- [Your objective]:
Find and copy each line of the records where the string "clear" shows up.

- [Entries shown]:
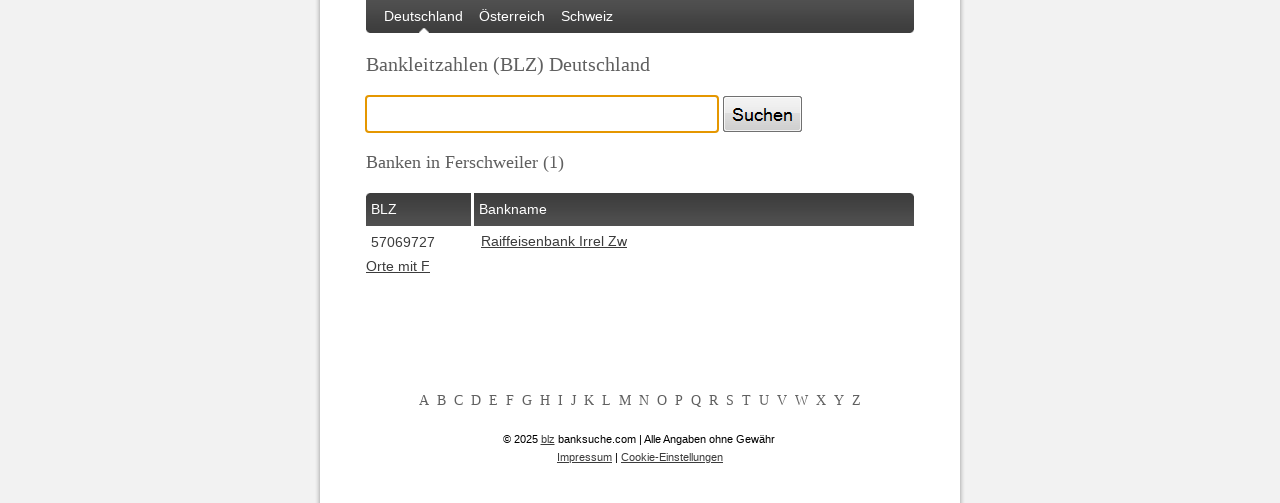

--- FILE ---
content_type: text/css
request_url: https://www.banksuche.com/css/main.css
body_size: 759
content:
*	{ margin: 0; padding: 0; }
img	{ border: 0; }
a	{ outline: none; }

body {
	font-family: Arial, Helvetica, sans-serif;
	font-size: 14px;
	background: #f2f2f2 url('../images/wrapper.gif') top center repeat-y;	
}

#wrapper {
	width: 640px;
	margin: auto;
	position: relative;
	padding: 0 5px;
}

	#head {
		height: 33px;
	}
	
		#head ul {
			padding: 0 10px;
			margin: 0 46px;
			height: 33px;
			background: url('../images/head_ul.gif') no-repeat;
		}
		
			#head li {
				display: block;
				float: left;
				line-height: 33px;
			}
			
				#head a {
					display: block;
					float: left;
					color: #fff;
					text-decoration: none;
					padding: 0 8px;
					line-height: 33px;
					height: 33px;
				}
				
				#head a:hover, #head a.selected {
					background: url('../images/head_a.gif') center bottom no-repeat;
					font-weight: normal;
				}
				
	#headline {
		padding: 20px 46px 0 46px;
	}
				
	#search {
		text-align: center;
		line-height: 35px;
	}
	
		#search .wrapper {
			padding: 0 0 0 46px;
		}
		
		#search .searchfield {
			display: block;
			float: left;
			width: 332px;
			height: 26px;
			margin: 0 5px 20px 0;
			padding: 5px 10px;
			border: none;
			background: url('../images/searchfield.gif') no-repeat;
			font-family: Arial, Helvetica, sans-serif;
			font-size: 19px;
		}
		
		#search .submit {
			float: left;
			display: block;
			width: 79px;
			height: 36px;
			background: url('../images/searchsubmit.gif') no-repeat;
			cursor: default;
            text-decoration: none;
		}
		
			#search .submit:hover {
				background: url('../images/searchsubmit_hover.gif') no-repeat;
			}
		
	#content {
		clear: both;
		padding: 0 46px 20px 46px;
		min-height: 200px;
		color: #3c3c3c;
	}
	
		h1, h2, h3 {
			padding: 0 0 20px 0;
			font-family: Georgia, "Times New Roman", Times, serif;
			color: #606060;
			font-size: 20px;
			font-weight: normal;
		}
		
		h2 {
			font-size: 18px;
		}
		
		h3 {
			font-size: 16px;
		}
		
		p {
			line-height: 20px;
			padding: 0 0 20px 0;
		}
		
		address {
			font-style: normal;
			padding: 0 0 20px 0;
		}
	
		.list {
			padding: 0 0 20px 0;
		}
		
			.list li {
				line-height: 20px;
				list-style: none;
				clear: both;
			}
			
			.list .left {
				display: block;
				width: 100px;
				line-height: 22px;
				height: 22px;
				float: left;
				margin: 0 5px 0 0;
				padding: 0 0 0 5px;
			}

			.box_274 .list .left {
				width: 60px;
			}
			
			.list .right {
				display: block;
				width: 199px;
				float: left;
				padding: 0 0 0 5px;
			}
			
			.list .headline {
				background: url('../images/li_headline.gif') top right no-repeat;
				color: #fff;
				line-height: 33px !important;
				height: 33px;
                
			}
			
			.list .headline span {
				border-right: 3px solid #fff;
				background: url('../images/li_headline.gif') top left no-repeat;
				line-height: 33px;
				height: 33px;
			}
			
		table.list {
			width: 100%;
			padding: 0 0 20px 0;
		}
			
		table.list th {
			border-right: 3px solid #fff;
			background: url('../images/li_headline.gif') top left no-repeat;
			line-height: 33px;
			height: 33px;			
			color: #fff;
			font-weight: normal;
			text-align: left;
			padding: 0 0 0 5px;
		}
		
		table.light th {
			background: none;
			color: #3c3c3c;
			font-weight: bold;
		}
		
		table.list tr td:first-child {
			width: 100px;
		}
		
		table.list td {
			line-height: 22px;
			padding: 0 5px;
		}
			
		.pages {
			padding: 0 0 20px 0;
		}
		
			.pages li {
				display: inline;
				list-style: none;
				color: #606060;
				font-size: 16px;
				padding: 0 10px 0 0;
				font-family: Georgia, "Times New Roman", Times, serif;
			}
			
				.pages li a {
					text-decoration: none;
				}
			
		a {
			color: #3c3c3c;
		}
		
		a:hover {
			color: #000;
		}
		
		a.selected {
			color: #000;
			font-weight: bold;
		}

		/*#content ul {
			padding: 0 0 0 15px;
		}*/
		
        ul {
            padding: 0 0 0 15px;
        }
        
        ol {
            padding: 0 0 15px 15px;
        }
        
		ul li, ol li {
			padding: 0 0 5px 0;
			line-height: 18px;
		}

	#map {
		height: 300px;
		border: 1px solid #ccc;
		clear: both;
		margin: 20px 0;
	}
	
	
	#abc {
		padding: 0 46px;
	}
	
		#abc ul {
			text-align: center;
			padding: 20px 0;
		}
		
			#abc li {
				display: inline;
				list-style: none;
				padding: 0 2px;
				color: #606060;
				font-family: Georgia, "Times New Roman", Times, serif;
			}
			
				#abc a {
					color: #606060;
					text-decoration: none;
				}
				
	#footer {
		font-size: 11px;
		line-height: 18px;
		text-align: center;	
        padding: 0 0 20px 0;
	}
	
	/* Finanz-News */
	#news_list {
		
	}
	
		#news_list li {
			list-style: none;
			line-height: 22px;
		}
		
	img.floatleft {
		float: left;
		margin: 6px 15px 0 0;
	}
	
	img.floatright {
		float: right;
		margin: 0 0 0 0;
	}
	
.google_ads {
	padding: 15px 0;
	background: #eee;
	border-bottom: 1px solid #999;
	text-align: center;
	margin: 0 0 15px 0;
}

.box_274 {
	width: 274px;
	float: left;
}

.clear {
	clear: both;
}

.ad_300_600_right {
    width: 300px;
    height: 600px;
    position: absolute;
    right: -310px;
    top: 10px;
	text-align: left;
}

.ad_300_600_left {
    width: 300px;
    height: 600px;
    position: absolute;
    left: -310px;
    top: 10px;
	text-align: right;
}

.ad_top {
	height: 250px;
	padding: 0 0 15px 0;
}

.ad_incontent {
	height: 280px;
	padding: 0 0 15px 0;
}

--- FILE ---
content_type: application/x-javascript
request_url: https://www.banksuche.com/js/main.js
body_size: -522
content:
window.onload = function()
{
    // Suchfeld aktivieren
    if(document.getElementById('q'))
    {
        document.getElementById('q').focus();
    }
}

- [Task response]:
		clear: both;
				clear: both;
		clear: both;
.clear {
	clear: both;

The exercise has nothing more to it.